Render each line of the rows below as a JSON list of strings, with one string per line and blank lines omitted. Leave the pictures out of the answer.

---- Entries provided

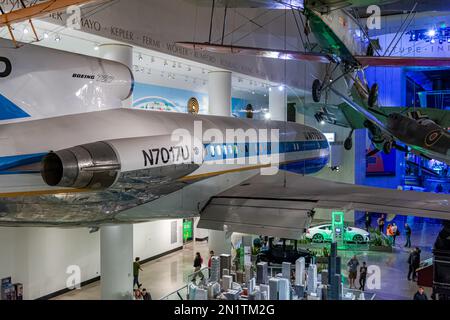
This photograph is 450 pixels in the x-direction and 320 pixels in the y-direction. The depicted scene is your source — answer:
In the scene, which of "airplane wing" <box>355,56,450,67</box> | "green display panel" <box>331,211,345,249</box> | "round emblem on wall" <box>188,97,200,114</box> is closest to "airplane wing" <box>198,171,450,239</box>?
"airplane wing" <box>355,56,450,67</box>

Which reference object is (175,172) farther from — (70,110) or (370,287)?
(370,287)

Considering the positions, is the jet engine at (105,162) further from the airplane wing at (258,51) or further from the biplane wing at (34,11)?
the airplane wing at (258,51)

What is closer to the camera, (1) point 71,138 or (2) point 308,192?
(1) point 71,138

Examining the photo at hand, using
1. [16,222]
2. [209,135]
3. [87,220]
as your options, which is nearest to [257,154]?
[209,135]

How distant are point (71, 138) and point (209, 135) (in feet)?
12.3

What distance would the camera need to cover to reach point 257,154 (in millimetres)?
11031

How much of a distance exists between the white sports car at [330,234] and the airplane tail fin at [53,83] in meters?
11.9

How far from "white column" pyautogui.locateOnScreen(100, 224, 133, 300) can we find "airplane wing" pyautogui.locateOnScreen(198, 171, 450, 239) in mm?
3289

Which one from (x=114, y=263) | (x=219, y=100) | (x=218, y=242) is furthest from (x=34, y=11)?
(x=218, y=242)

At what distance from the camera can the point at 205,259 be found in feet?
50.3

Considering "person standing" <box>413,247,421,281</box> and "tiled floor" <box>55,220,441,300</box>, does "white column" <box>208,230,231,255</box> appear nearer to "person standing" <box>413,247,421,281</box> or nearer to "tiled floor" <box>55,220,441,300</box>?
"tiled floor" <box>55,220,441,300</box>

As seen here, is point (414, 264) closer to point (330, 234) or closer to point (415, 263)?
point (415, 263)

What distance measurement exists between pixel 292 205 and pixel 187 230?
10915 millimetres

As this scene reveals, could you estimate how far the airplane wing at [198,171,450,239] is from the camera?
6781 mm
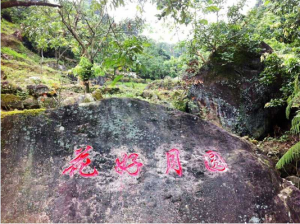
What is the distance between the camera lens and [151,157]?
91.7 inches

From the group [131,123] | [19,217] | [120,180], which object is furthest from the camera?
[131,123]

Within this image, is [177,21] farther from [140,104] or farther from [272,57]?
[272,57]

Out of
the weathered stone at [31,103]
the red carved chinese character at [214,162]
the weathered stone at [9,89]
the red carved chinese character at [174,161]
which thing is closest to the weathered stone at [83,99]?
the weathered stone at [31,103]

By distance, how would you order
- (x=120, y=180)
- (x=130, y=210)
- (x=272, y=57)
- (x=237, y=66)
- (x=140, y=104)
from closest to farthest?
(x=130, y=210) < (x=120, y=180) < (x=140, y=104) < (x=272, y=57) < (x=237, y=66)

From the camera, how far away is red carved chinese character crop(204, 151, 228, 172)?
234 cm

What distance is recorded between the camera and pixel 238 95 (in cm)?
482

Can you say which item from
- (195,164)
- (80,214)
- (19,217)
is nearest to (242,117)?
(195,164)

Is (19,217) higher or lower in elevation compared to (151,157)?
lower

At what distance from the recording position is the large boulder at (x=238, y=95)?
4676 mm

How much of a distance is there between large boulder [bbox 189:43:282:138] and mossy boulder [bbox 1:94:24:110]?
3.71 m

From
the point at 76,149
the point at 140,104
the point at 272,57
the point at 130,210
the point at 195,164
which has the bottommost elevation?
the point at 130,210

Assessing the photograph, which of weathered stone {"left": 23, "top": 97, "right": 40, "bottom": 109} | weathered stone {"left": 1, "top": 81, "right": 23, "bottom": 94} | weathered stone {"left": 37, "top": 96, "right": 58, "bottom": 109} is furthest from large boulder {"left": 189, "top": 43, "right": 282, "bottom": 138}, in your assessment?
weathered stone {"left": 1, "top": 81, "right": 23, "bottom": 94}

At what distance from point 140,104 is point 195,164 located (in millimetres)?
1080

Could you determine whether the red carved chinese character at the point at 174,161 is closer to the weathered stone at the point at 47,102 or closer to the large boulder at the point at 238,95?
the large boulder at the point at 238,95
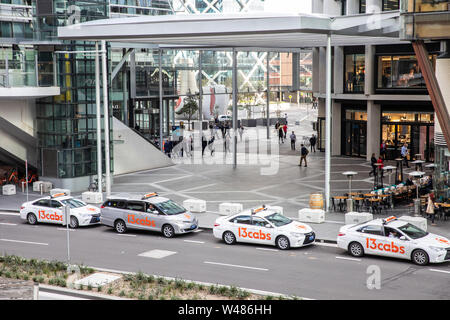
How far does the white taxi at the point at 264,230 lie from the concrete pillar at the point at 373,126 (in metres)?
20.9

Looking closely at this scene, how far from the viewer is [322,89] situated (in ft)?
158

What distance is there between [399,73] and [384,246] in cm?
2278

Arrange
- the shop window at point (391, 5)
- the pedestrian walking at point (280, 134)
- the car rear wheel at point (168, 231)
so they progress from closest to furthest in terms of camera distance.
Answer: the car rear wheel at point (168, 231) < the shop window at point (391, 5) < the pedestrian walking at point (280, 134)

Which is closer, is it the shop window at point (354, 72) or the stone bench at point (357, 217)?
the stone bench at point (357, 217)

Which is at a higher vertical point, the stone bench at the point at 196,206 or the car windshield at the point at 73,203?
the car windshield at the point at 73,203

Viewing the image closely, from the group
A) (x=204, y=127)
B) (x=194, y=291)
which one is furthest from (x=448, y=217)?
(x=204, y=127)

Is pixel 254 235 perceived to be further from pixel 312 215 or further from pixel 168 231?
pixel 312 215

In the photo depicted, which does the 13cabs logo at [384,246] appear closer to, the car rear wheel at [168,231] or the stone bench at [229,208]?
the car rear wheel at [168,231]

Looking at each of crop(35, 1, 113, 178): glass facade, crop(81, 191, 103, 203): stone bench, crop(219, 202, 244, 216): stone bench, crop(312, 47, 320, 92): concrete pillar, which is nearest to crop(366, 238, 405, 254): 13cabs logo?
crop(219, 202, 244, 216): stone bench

--------

Output for this exercise:
[
  "This photograph is 450 pixels in the x-direction and 320 pixels in the y-direction. The depicted scene is your source — answer:",
  "In the scene, which of \"airplane wing\" <box>355,56,450,67</box> | \"green display panel\" <box>331,211,345,249</box> | \"round emblem on wall\" <box>188,97,200,114</box> is closest to \"airplane wing\" <box>198,171,450,239</box>?",
  "\"airplane wing\" <box>355,56,450,67</box>",
  "Which reference object is (175,172) farther from — (70,110) or (370,287)?",
  "(370,287)",
  "Considering the positions, is the jet engine at (105,162) further from the airplane wing at (258,51) or further from the biplane wing at (34,11)?",
  "the airplane wing at (258,51)",
  "What is closer to the camera, (1) point 71,138 or (2) point 308,192?",
  "(1) point 71,138",
  "Examining the photo at hand, using",
  "1. [16,222]",
  "2. [209,135]",
  "3. [87,220]",
  "as your options, which is nearest to [257,154]?",
  "[209,135]",
  "How distant are point (71, 138) and point (209, 135) (in feet)?",
  "12.3",
  "What distance would the camera need to cover to reach point 257,154 (in millimetres)?",
  "11031",
  "How much of a distance exists between the white sports car at [330,234] and the airplane tail fin at [53,83] in meters?",
  "11.9",
  "How far from \"white column\" pyautogui.locateOnScreen(100, 224, 133, 300) can we find \"airplane wing\" pyautogui.locateOnScreen(198, 171, 450, 239) in mm?",
  "3289",
  "Which one from (x=114, y=263) | (x=219, y=100) | (x=218, y=242) is furthest from (x=34, y=11)?",
  "(x=218, y=242)",
  "At what distance from the camera can the point at 205,259 be found in feet?",
  "50.3",
  "Considering \"person standing\" <box>413,247,421,281</box> and \"tiled floor\" <box>55,220,441,300</box>, does \"white column\" <box>208,230,231,255</box> appear nearer to \"person standing\" <box>413,247,421,281</box> or nearer to \"tiled floor\" <box>55,220,441,300</box>?",
  "\"tiled floor\" <box>55,220,441,300</box>",
  "As seen here, is point (414, 264) closer to point (330, 234) or closer to point (415, 263)?",
  "point (415, 263)",
  "What distance measurement exists between pixel 292 205 and pixel 187 230?",
  "10915 millimetres",
  "As this scene reveals, could you estimate how far the airplane wing at [198,171,450,239] is from the camera?",
  "6781 mm",
  "What is the distance between the camera lens and [151,157]?",
  "91.7 inches",
  "From the group [131,123] | [19,217] | [120,180], which object is furthest from the camera?",
  "[131,123]",
  "Within this image, is [177,21] farther from [140,104] or farther from [272,57]?",
  "[272,57]",
  "Out of",
  "the weathered stone at [31,103]",
  "the red carved chinese character at [214,162]",
  "the weathered stone at [9,89]",
  "the red carved chinese character at [174,161]",
  "which thing is closest to the weathered stone at [83,99]?",
  "the weathered stone at [31,103]",
  "By distance, how would you order",
  "- (x=120, y=180)",
  "- (x=130, y=210)",
  "- (x=272, y=57)",
  "- (x=237, y=66)",
  "- (x=140, y=104)",
  "from closest to farthest?",
  "(x=130, y=210) < (x=120, y=180) < (x=140, y=104) < (x=272, y=57) < (x=237, y=66)",
  "From the camera, how far away is red carved chinese character crop(204, 151, 228, 172)?",
  "234 cm",
  "What distance is recorded between the camera and pixel 238 95 (in cm)?",
  "482",
  "Can you say which item from",
  "- (195,164)",
  "- (80,214)",
  "- (19,217)",
  "is nearest to (242,117)?",
  "(195,164)",
  "Is (19,217) higher or lower in elevation compared to (151,157)?",
  "lower",
  "At what distance from the recording position is the large boulder at (x=238, y=95)?",
  "4676 mm",
  "How much of a distance is there between large boulder [bbox 189:43:282:138] and mossy boulder [bbox 1:94:24:110]?",
  "3.71 m",
  "From",
  "the point at 76,149",
  "the point at 140,104",
  "the point at 272,57",
  "the point at 130,210",
  "the point at 195,164",
  "which has the bottommost elevation?",
  "the point at 130,210",
  "Assessing the photograph, which of weathered stone {\"left\": 23, \"top\": 97, \"right\": 40, \"bottom\": 109} | weathered stone {\"left\": 1, \"top\": 81, \"right\": 23, \"bottom\": 94} | weathered stone {\"left\": 37, \"top\": 96, \"right\": 58, \"bottom\": 109} is furthest from large boulder {\"left\": 189, \"top\": 43, \"right\": 282, \"bottom\": 138}, in your assessment?",
  "weathered stone {\"left\": 1, \"top\": 81, \"right\": 23, \"bottom\": 94}",
  "At what distance from point 140,104 is point 195,164 located (in millimetres)?",
  "1080",
  "Could you determine whether the red carved chinese character at the point at 174,161 is closer to the weathered stone at the point at 47,102 or closer to the large boulder at the point at 238,95?",
  "the large boulder at the point at 238,95",
  "How far does the white taxi at the point at 264,230 lie from the concrete pillar at the point at 373,126 (in metres)?",
  "20.9",
  "Looking closely at this scene, how far from the viewer is [322,89] situated (in ft)?",
  "158",
  "What distance is there between [399,73] and [384,246] in cm?",
  "2278",
  "Arrange",
  "- the shop window at point (391, 5)",
  "- the pedestrian walking at point (280, 134)",
  "- the car rear wheel at point (168, 231)",
  "so they progress from closest to furthest in terms of camera distance.",
  "Answer: the car rear wheel at point (168, 231) < the shop window at point (391, 5) < the pedestrian walking at point (280, 134)",
  "Which is closer, is it the shop window at point (354, 72) or the stone bench at point (357, 217)?",
  "the stone bench at point (357, 217)",
  "Which is at a higher vertical point, the stone bench at the point at 196,206 or the car windshield at the point at 73,203?",
  "the car windshield at the point at 73,203",
  "Viewing the image closely, from the group",
  "A) (x=204, y=127)",
  "B) (x=194, y=291)",
  "which one is furthest from (x=448, y=217)?",
  "(x=204, y=127)",
  "Is pixel 254 235 perceived to be further from pixel 312 215 or further from pixel 168 231?",
  "pixel 312 215",
  "In the photo depicted, which does the 13cabs logo at [384,246] appear closer to, the car rear wheel at [168,231] or the stone bench at [229,208]?",
  "the car rear wheel at [168,231]",
  "Looking at each of crop(35, 1, 113, 178): glass facade, crop(81, 191, 103, 203): stone bench, crop(219, 202, 244, 216): stone bench, crop(312, 47, 320, 92): concrete pillar, which is nearest to crop(366, 238, 405, 254): 13cabs logo?",
  "crop(219, 202, 244, 216): stone bench"
]